Но кто-то находящийся превыше не хотел, чтоб Майгель останавливался; всех затянуло, закрутило и кружило одинаково – не разберешь, кто разгоняет эту карусель, а кого зацепило и тащит, это было неважно теперь, потому что ни те ни другие уже не соскочат и не остановятся.
– В конце концов, – продолжил он, – я ведь могу и ошибаться. Быть может, правы вы, и он давно уже не хочет ничего. Только сдохнуть красиво, как вы говорите. Закончить жизнь с оружием в руках, вернее, на оружии верхом, чтобы попасть в свой большевистский рай с непорочными розовыми комсомолочками на цветочных качелях. Я, знаете ли, не считаю себя непогрешимым мозгознатцем. Сейчас приедем и увидим.
Мы прокатились по мощеным улицам невероятно невредимого, незыблемого города, еще не обращенного налетами американских бомбовозов в море каменного мусора, и, отбросив назад все когтистые шпили и башни, неуклонно ползли по обширному голому полю под затянутым темными заводскими дымами лиловым, позолоченным, ржавым, пунцовым полыхающим небом, приближаясь к видневшимся на горизонте массивным бетонированным вышкам.
Через пару минут стало видно долгий шрам ограждения – узловатые струны колючки, натянутой на бетонных столбах, а за нею – ряды одинаковых длинных бараков, земляных, деревянных, кирпичных. Это был циклопический лагерь римских легионеров, это был бесконечный колумбарий под небом – просто поле остывшего пепла, совлеченного в однообразные холмики.

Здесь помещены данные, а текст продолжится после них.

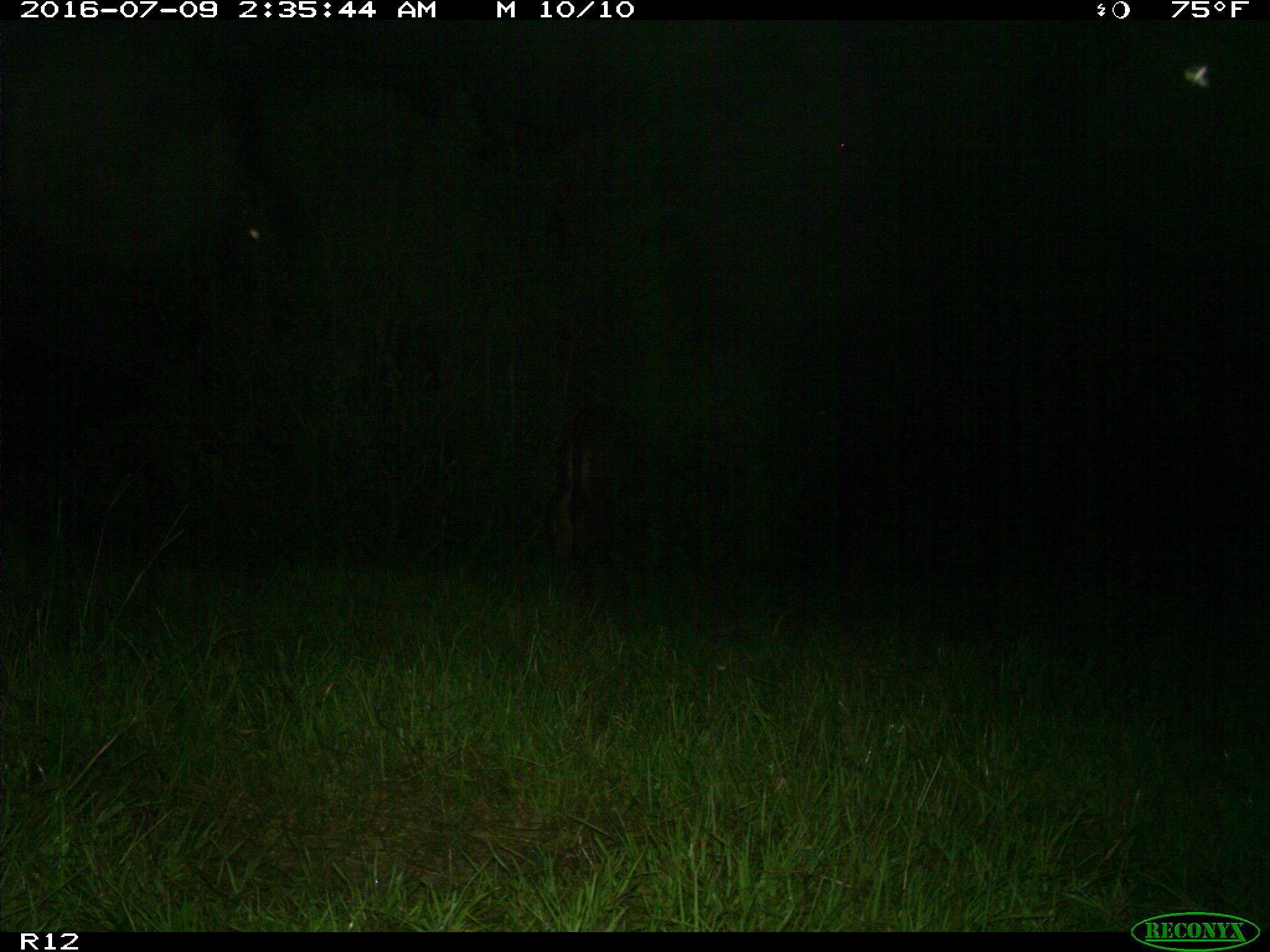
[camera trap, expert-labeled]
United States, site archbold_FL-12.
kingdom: Animalia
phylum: Chordata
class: Mammalia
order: Artiodactyla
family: Bovidae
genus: Bos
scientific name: Bos taurus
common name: domestic cow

Мы катили вдоль этого города пять минут, десять… Я ничего не думал и не чувствовал, даже общедоступного «вот что мы возвели über alles под музыку Гайдна»
[71]. Просто во мне еще сочилась жизнь, и я хотел исправить то, что мог и должен был исправить, не покаяться, нет, не откупиться от каких-то там загробных мук, а просто дать глоток живого воздуха Зворыгину, поступив с его жизнью сообразно своим представлениям о красоте. И теперь-то как раз полной власти над фермою Реша у меня уже не было. Если Майгель приехал на ферму, то приказывать здесь будет он.

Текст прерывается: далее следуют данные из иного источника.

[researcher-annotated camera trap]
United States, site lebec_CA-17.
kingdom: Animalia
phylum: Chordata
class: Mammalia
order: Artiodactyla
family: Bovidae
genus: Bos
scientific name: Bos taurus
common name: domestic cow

– Меня беспокоит ваш брат, – сказал он, как будто услышав меня.
– Такое ощущение, что вы упорно набиваетесь нам в родственники. Что вам за дело до его душевного здоровья? Впрочем, если оно вас так сильно заботит, то помогите мне добиться его освобождения от службы подчистую. Он, мягко скажем, совершенно не разделяет общего восторга от здешних опытов над русскими. Присутствовать при ежедневной травле инвалидов да еще и участвовать в их препарации – это не для его хрупкой психики.
– В том-то и дело, что такая впечатлительность порой заводит слишком далеко. Простите, но женская падкость на жалость порою приводит к прямым преступлениям.
Я не дрогнул, хотя что-то тронуло стужей затылок.
– Попробую-ка угадать. Он, видимо, подкармливает пленных. Бросает красным соколам в вольер какие-то куски. Это, конечно, страшное кощунство. Сознаюсь, что и сам пытался угостить известное вам русское отродье сигаретами.
Я мучил презрением рот, вдруг осознав, что сам себя пытаюсь убедить, что ни на что другое Руди не способен. Руди сделан из нежности, жалости, он рожден для того, чтобы воспринимать, а не действовать, для того, чтобы вздрагивать и обмирать, а не бить, – я видел это с первых проблесков сознания. Но вспоминал сейчас его глаза, наполненные горестной покорностью и вместе с тем голодные, как у собаки, рвущейся в тепло, как у русской подпольщицы Лиды, – и опять мне казалось, что в нем появилось, заскреблось что-то новое, сильное, способное толкнуть его на большее, чем бессмысленное подаяние.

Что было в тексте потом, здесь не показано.